• **Your assignment**
Set down every record below exactly as written.

*** Block opens ***

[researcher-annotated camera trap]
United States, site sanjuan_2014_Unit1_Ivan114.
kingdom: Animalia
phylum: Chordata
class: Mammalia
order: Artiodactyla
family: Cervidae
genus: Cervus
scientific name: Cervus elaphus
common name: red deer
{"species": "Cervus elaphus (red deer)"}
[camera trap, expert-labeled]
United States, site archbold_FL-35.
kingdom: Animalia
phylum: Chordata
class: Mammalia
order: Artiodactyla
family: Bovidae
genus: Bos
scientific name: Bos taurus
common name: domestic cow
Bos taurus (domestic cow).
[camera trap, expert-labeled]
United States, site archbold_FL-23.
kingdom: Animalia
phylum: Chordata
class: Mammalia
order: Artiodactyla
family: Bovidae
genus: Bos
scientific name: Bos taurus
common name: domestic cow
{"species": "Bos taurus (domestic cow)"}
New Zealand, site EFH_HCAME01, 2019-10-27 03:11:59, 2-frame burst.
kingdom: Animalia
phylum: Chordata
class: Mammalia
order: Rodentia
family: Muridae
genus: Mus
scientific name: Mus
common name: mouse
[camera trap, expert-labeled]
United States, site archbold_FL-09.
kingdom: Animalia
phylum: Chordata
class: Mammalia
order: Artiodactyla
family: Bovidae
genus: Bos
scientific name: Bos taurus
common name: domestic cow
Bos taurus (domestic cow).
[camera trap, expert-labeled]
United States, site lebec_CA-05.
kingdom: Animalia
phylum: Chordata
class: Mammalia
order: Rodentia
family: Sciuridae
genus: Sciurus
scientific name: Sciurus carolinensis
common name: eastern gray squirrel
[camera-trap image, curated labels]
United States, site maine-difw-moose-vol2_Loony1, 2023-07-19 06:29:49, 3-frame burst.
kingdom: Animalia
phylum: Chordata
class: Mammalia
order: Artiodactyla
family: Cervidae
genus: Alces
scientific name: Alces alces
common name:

*** Block closes ***

• **Output of the exercise**
[researcher-annotated camera trap]
United States, site sanjuan_2014_Unit1_Ivan114.
kingdom: Animalia
phylum: Chordata
class: Mammalia
order: Artiodactyla
family: Cervidae
genus: Cervus
scientific name: Cervus elaphus
common name: red deer
{"species": "Cervus elaphus (red deer)"}
[camera trap, expert-labeled]
United States, site archbold_FL-35.
kingdom: Animalia
phylum: Chordata
class: Mammalia
order: Artiodactyla
family: Bovidae
genus: Bos
scientific name: Bos taurus
common name: domestic cow
Bos taurus (domestic cow).
[camera trap, expert-labeled]
United States, site archbold_FL-23.
kingdom: Animalia
phylum: Chordata
class: Mammalia
order: Artiodactyla
family: Bovidae
genus: Bos
scientific name: Bos taurus
common name: domestic cow
{"species": "Bos taurus (domestic cow)"}
New Zealand, site EFH_HCAME01, 2019-10-27 03:11:59, 2-frame burst.
kingdom: Animalia
phylum: Chordata
class: Mammalia
order: Rodentia
family: Muridae
genus: Mus
scientific name: Mus
common name: mouse
[camera trap, expert-labeled]
United States, site archbold_FL-09.
kingdom: Animalia
phylum: Chordata
class: Mammalia
order: Artiodactyla
family: Bovidae
genus: Bos
scientific name: Bos taurus
common name: domestic cow
Bos taurus (domestic cow).
[camera trap, expert-labeled]
United States, site lebec_CA-05.
kingdom: Animalia
phylum: Chordata
class: Mammalia
order: Rodentia
family: Sciuridae
genus: Sciurus
scientific name: Sciurus carolinensis
common name: eastern gray squirrel
[camera-trap image, curated labels]
United States, site maine-difw-moose-vol2_Loony1, 2023-07-19 06:29:49, 3-frame burst.
kingdom: Animalia
phylum: Chordata
class: Mammalia
order: Artiodactyla
family: Cervidae
genus: Alces
scientific name: Alces alces
common name:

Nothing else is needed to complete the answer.